(TEXT SEGMENT)
*** Begin section ***

Ontario health-care spending not keeping pace with aging population: FAO
Fiscal watchdog says $6.9B increase in spending over next 3 years not enough
Ontario's fiscal watchdog says the province's health-care spending is not keeping pace with the demands of a growing and aging population — a situation that could result in compromised quality of care in the future if left unaddressed.
In a report released today, the Financial Accountability Office says that even with an additional $6.9 billion of planned health spending over the next three years, the province is not keeping up.
The FAO says the drivers of annual health-sector spending — the aging and growing population, and inflation — will grow by an average of 4.3 per cent annually, which eclipses the province's 2.9 per cent spending on existing programs.
The report also says not all of the $6.9 billion announced last year is being allocated to enhancing existing care —$1.2 billion is being spent on one-time pension plan adjustments for workers, and another $1.2 billion is dedicated to the government's OHIP+ pharmacare plan to provide free medication to those under 25 years of age.
In 2012, the province tried to slow health spending by imposing a four-year freeze on hospital funding, increasing hospital efficiency and by restraining wage growth in the sector.
Today's report echoes similar findings the FAO made a year ago, when it stressed that the province was facing significant budget pressure because of increasing health care costs.

*** End section ***

(PROBLEM STATEMENT)
Repeat word for word the passage of the Ontario health-spending report from "Today's report echoes" up to and including "health care costs.". The saved data entries play no part in this work.

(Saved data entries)

*** Begin section ***

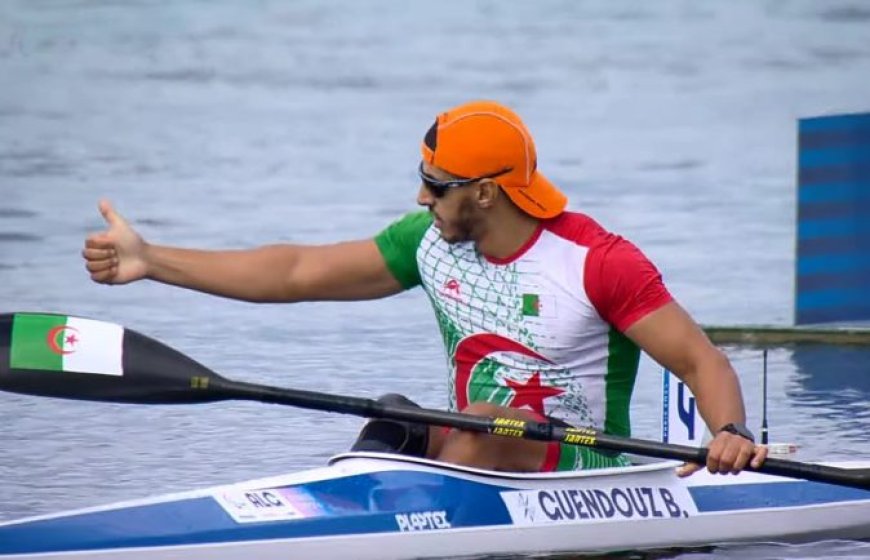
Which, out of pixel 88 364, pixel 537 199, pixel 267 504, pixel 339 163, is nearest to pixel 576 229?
pixel 537 199

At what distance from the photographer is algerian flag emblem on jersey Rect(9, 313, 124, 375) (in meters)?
6.68

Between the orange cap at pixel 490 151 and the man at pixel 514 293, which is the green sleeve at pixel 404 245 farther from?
the orange cap at pixel 490 151

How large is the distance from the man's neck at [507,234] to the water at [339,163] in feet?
3.31

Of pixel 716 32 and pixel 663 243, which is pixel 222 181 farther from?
pixel 716 32

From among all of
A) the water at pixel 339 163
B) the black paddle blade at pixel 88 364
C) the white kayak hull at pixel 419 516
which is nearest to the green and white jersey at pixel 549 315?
the white kayak hull at pixel 419 516

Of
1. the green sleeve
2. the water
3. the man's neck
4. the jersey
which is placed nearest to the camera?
the jersey

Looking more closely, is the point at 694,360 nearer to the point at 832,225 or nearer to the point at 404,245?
the point at 404,245

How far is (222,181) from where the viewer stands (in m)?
14.7

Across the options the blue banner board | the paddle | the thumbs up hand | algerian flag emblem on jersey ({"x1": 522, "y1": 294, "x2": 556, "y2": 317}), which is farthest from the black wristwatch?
the blue banner board

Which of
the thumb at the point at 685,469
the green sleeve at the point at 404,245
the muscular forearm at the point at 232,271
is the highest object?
the green sleeve at the point at 404,245

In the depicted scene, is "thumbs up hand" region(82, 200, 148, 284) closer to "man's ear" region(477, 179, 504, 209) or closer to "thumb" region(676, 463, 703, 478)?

*** End section ***

(EXERCISE RESPONSE)
Today's report echoes similar findings the FAO made a year ago, when it stressed that the province was facing significant budget pressure because of increasing health care costs.